The Medicaid piece

Margot Sanger-Katz’s headline pretty much gets it, “Shifting Dollars From Poor to Rich Is a Key Part of the Senate Health Bill.”  And, the biggest way this shift happens is cutting Medicaid.  Of course, many people don’t realize how vital Medicaid is to so many Americans and so many aspects of American health care.  Sanger-Katz has another Upshot piece on that.  Here’s the key chart.

Paul Waldman lets loose on the matter:

Then there’s Medicaid, the bill’s most prominent target for assault. It also not only eliminates the ACA’s expansion of Medicaid, phasing it out beginning in 2021, but goes much farther. Medicaid would no longer be an “entitlement,” which means that anyone who meets the eligibility criteria gets the benefit, even if in some years that means its budget gets unexpectedly bigger. Instead, Medicaid would be subject to new, slow-growing per capita caps, which represents hundreds of billions in cuts in coming years. In addition, states would be given “flexibility” over whom they cover, meaning they’d be allowed to reduce benefits or kick people off the program entirely. And who are the beneficiaries of Medicaid? The poor, the disabled, and the elderly (even though they get coverage through Medicare, Medicaid pays for a large portion of the country’s nursing home expenses). These are the people to whom the GOP is showing the back of its hand so it can offer a large tax cut to the rich…

What does it say about the values and priorities of the people who wrote this bill, and the people who will vote for it? It says that they are deeply concerned about maximizing the wealth of the wealthy — so concerned, in fact, that they’re willing to take away health coverage from millions of people in order to provide the wealthy a large tax cut. It says that they think that poor people have it too easy. It says that they believe health care is a privilege, not a right — if you can afford it, good for you, but if you can’t, too damn bad. And it says that their vision of America’s health-care future is one that is surpassingly cruel, where alone among the world’s industrialized democracies, we’ll intentionally leave millions of our citizens without health coverage and allow them to be bankrupted by medical bills. [emphasis mine]

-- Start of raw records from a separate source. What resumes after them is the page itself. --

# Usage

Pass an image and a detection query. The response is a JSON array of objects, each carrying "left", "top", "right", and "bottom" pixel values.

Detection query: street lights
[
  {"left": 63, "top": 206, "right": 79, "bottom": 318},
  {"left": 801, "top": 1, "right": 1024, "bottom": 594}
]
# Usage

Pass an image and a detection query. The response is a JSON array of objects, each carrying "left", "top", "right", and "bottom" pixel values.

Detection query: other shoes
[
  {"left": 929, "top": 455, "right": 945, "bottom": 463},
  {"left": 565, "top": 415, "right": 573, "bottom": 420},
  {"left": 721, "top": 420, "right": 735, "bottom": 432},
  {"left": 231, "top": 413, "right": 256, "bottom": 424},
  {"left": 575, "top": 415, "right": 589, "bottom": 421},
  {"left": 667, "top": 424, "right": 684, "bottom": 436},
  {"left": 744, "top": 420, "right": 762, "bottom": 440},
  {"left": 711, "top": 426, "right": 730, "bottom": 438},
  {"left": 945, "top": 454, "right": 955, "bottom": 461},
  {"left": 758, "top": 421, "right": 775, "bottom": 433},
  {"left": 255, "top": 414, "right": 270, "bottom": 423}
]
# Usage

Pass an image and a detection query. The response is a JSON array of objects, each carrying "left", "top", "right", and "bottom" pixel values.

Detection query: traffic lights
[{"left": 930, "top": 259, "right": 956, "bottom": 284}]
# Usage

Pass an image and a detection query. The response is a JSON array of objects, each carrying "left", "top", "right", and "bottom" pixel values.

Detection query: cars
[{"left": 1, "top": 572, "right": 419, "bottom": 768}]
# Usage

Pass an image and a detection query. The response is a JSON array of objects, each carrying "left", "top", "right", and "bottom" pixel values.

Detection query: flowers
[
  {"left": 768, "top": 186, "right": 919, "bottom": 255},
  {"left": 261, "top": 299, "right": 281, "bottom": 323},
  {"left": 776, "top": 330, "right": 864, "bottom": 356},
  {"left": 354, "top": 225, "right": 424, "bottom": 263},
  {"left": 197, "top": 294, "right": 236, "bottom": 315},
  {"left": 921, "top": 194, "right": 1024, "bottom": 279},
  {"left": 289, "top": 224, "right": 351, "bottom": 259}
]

And Greg Sargent on how the Republicans’ successful news hack has allowed these giant Medicaid cuts to go largely unnoticed:

The single most glaring feature of the Republican health-care plan is how massively regressive it is. Whether in the Senate or House version, it cuts health-care spending on poor people by hundreds of billions of dollars, to finance (relative to current law) an enormous tax cut for the rich. The regressiveness of the plan is a feature, not a bug. Even if you allow that Republicans believe in a principled way that this will benefit America, it is the plan’s overriding ideological goal. Cutting spending on the poor to facilitate a huge tax cut for the rich, in many ways, is the plan.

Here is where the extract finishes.